◆ Compiti da svolgere ◆
a. Riassumi in due frasi il brano sulla chiesa di Santa Maria della Passione.
b. Riporta senza modifiche la parte del brano sulla chiesa di Santa Maria della Passione che comincia con "Fa da sfondo" e termina con "santuari mariani della Lombardia rinascimentale.".

◆ Testo fornito ◆
--*--
Chiesa di Santa Maria della Passione

(Da Wikipedia, l’enciclopedia libera)

File:2964MilanoSMariaPassione.jpg

La chiesa di Santa Maria della Passione è un luogo di culto cattolico di Milano

Fa da sfondo scenografico alla via della Passione, sita poco lontano da San Pietro in Gessate e dal palazzo di giustizia, ed è uno dei più bei monumenti del tardo Rinascimento milanese.

Storia

La prima parte ad essere costruita fu quella terminale, costituita da un tiburio ottagonale cui erano collegate otto cappelle, alternativamente a pianta semicircolare o rettangolare (1486). Il primitivo impianto forse concepito da Giovanni Antonio Amadeo, ma realizzato da Giovanni Battagio, era quindi centralizzato, come in molti santuari mariani della Lombardia rinascimentale.

Di seguito Cristoforlo Lombardo, detto il Lombardino edificò il tiburio, con le sue consuete e sobrie linee classicistiche.

Dal 1573, su istanza di Carlo Borromeo, l’edificio fu trasformato in un impianto longitudinale, più adatto alla predicazione. Furono così aggiunte le navate, ad opera di Martino Bassi e la facciata barocca (XVII secolo).

La facciata

Il completamento della facciata venne avviato alla fine del XVII secolo dallo scultore Giuseppe Rusnati, al quale sono dovute le sculture ed i rilievi che oggi si possono vedere, ispirati agli episodi della Passione di Cristo. Il completamento della parte alta non fu mai portato a termine e l’attuale è costituito da semplici basi con pianta a croce greca. La facciata, divisa in cinque campi, con i due laterali più bassi rispetto ai tre centrali, da semipilastri tuscanici, è decorata da bassorilievi marmorei. Sopra il portale centrale si trova la Deposizione di Cristo e, sopra il frontone di quest’ultimo, due statue di angeli. Sopra i portali laterali si trovano due ovali, uno con il Profilo di Cristo, sopra il portale di sinistra, e l’altro con il Profilo della Vergine, sopra il portale di destra. Sopra le lunette soprastanti i portali laterali, vi sono Cristo alla colonna, sopra la lunetta di sinistra, e l’Incoronazione di spine, sopra la lunetta di destra.
--*--
◆ Estratto dei dati ◆
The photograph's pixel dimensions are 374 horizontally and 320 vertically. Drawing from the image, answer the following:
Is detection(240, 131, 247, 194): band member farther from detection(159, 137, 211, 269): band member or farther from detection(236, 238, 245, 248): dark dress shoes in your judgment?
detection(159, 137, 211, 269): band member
--*--
◆ Soluzioni ◆
a. La chiesa di Santa Maria della Passione è un luogo di culto cattolico di Milano, la cui prima parte, del 1486, aveva un impianto centralizzato con un tiburio ottagonale e otto cappelle. Dal 1573, su istanza di Carlo Borromeo, fu trasformata in un impianto longitudinale con l'aggiunta delle navate, mentre la facciata, avviata alla fine del XVII secolo dallo scultore Giuseppe Rusnati e mai completata nella parte alta, è decorata da bassorilievi marmorei.

b.
Fa da sfondo scenografico alla via della Passione, sita poco lontano da San Pietro in Gessate e dal palazzo di giustizia, ed è uno dei più bei monumenti del tardo Rinascimento milanese.

Storia

La prima parte ad essere costruita fu quella terminale, costituita da un tiburio ottagonale cui erano collegate otto cappelle, alternativamente a pianta semicircolare o rettangolare (1486). Il primitivo impianto forse concepito da Giovanni Antonio Amadeo, ma realizzato da Giovanni Battagio, era quindi centralizzato, come in molti santuari mariani della Lombardia rinascimentale.